Written exercise: Convert the entries from the line containing "Looking at this captured" through the final line into a JSON list of strings, one string per line, with blank lines left out.

** BEGIN **

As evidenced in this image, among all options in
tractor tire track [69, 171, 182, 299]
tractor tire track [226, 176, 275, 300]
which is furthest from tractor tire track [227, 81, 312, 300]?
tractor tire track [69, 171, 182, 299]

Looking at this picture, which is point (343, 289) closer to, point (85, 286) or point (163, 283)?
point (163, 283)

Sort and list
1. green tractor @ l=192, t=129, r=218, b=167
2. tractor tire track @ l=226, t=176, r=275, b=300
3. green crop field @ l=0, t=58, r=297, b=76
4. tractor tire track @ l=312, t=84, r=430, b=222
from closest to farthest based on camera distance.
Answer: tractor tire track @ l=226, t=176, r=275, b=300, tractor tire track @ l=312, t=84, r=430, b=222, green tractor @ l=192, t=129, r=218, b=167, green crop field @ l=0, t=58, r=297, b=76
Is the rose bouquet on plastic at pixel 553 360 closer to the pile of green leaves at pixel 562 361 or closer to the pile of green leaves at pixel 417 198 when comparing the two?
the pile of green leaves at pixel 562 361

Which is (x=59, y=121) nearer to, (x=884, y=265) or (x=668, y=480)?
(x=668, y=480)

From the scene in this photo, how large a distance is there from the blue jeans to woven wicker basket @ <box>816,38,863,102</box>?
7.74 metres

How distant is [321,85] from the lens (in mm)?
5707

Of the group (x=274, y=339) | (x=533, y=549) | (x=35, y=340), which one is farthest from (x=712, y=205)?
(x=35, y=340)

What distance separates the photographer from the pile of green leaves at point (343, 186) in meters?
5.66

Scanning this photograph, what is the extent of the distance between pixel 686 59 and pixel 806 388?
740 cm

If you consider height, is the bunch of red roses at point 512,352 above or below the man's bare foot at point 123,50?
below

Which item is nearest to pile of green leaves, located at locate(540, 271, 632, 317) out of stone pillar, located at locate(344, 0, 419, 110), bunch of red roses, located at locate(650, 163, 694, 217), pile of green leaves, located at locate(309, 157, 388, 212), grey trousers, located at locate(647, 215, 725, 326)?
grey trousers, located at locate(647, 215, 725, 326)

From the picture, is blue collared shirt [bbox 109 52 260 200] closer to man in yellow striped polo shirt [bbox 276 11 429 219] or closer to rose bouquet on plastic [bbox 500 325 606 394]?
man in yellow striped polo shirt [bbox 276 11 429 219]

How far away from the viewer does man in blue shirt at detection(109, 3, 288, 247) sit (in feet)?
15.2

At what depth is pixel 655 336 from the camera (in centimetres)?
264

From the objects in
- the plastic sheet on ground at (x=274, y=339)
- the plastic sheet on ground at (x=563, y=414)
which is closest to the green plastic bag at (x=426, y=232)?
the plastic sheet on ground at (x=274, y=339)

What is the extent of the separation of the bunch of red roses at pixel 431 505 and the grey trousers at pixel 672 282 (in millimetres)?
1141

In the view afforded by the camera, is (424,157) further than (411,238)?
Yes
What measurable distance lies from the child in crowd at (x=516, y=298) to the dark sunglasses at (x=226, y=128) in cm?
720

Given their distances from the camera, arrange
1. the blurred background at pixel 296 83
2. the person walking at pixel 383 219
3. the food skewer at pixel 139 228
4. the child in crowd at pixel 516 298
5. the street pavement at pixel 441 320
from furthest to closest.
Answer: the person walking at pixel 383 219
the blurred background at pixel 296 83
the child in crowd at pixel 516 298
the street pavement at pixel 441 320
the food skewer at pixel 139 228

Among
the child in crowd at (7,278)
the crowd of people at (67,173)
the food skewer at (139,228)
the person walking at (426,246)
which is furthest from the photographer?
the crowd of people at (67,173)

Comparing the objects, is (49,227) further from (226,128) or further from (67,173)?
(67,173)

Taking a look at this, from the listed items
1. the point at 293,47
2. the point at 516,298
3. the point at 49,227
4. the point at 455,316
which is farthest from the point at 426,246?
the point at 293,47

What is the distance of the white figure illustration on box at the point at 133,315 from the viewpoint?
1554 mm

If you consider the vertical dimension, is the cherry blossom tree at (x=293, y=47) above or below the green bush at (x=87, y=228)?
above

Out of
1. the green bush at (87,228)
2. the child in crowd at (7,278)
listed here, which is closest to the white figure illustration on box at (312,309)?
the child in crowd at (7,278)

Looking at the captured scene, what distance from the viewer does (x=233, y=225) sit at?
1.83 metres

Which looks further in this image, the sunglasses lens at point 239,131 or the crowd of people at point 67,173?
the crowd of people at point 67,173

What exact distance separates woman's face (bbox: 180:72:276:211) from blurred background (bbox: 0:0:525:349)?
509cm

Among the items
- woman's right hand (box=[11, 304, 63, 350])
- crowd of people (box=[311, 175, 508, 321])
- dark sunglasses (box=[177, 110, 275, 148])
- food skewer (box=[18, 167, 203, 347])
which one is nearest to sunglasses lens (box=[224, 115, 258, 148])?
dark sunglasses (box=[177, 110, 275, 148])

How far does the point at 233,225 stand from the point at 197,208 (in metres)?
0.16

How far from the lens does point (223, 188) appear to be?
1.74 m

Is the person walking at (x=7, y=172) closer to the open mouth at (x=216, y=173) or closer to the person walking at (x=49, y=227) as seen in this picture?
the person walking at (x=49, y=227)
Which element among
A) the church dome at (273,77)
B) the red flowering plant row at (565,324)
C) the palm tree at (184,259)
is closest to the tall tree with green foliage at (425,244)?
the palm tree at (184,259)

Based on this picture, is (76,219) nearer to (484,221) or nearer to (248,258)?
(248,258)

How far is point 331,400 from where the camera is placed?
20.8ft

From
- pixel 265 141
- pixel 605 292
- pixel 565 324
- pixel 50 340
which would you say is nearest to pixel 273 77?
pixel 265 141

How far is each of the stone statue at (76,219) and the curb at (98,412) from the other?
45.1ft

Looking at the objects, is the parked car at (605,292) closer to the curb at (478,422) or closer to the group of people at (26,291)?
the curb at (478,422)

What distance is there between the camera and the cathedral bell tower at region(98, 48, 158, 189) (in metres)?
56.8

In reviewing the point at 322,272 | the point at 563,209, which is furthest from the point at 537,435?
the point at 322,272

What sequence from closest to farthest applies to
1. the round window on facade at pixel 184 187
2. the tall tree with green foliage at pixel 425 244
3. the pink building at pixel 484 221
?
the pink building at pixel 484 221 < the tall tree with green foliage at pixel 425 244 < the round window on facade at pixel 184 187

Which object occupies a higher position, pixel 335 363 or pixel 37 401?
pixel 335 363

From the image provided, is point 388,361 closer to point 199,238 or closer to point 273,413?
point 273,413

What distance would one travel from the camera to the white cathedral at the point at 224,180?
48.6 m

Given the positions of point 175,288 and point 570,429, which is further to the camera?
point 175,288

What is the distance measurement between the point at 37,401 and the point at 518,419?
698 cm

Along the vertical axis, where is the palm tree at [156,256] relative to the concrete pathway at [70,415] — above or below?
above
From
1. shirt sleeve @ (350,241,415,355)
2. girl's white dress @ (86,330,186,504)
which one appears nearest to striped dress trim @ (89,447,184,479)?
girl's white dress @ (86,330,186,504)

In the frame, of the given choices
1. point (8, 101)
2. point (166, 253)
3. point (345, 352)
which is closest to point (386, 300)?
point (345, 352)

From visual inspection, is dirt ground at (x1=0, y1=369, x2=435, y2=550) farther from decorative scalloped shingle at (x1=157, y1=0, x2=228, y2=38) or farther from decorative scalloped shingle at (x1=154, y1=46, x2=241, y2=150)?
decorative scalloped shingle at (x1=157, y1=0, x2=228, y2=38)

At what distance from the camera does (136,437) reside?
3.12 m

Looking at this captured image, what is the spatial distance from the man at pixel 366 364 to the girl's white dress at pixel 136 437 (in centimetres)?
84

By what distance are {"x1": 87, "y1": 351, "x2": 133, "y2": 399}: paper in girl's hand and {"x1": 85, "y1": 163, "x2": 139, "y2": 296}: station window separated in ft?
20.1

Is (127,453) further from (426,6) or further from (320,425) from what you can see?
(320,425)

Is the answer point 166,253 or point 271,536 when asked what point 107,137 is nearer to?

** END **

Reply:
[
  "Looking at this captured image, what is the spatial distance from the man at pixel 366 364 to the girl's white dress at pixel 136 437 (in centimetres)?",
  "84",
  "By what distance are {\"x1\": 87, \"y1\": 351, \"x2\": 133, \"y2\": 399}: paper in girl's hand and {\"x1\": 85, \"y1\": 163, \"x2\": 139, \"y2\": 296}: station window separated in ft?",
  "20.1",
  "Is (127,453) further from (426,6) or further from (320,425) from what you can see?",
  "(320,425)",
  "Is the answer point 166,253 or point 271,536 when asked what point 107,137 is nearer to?"
]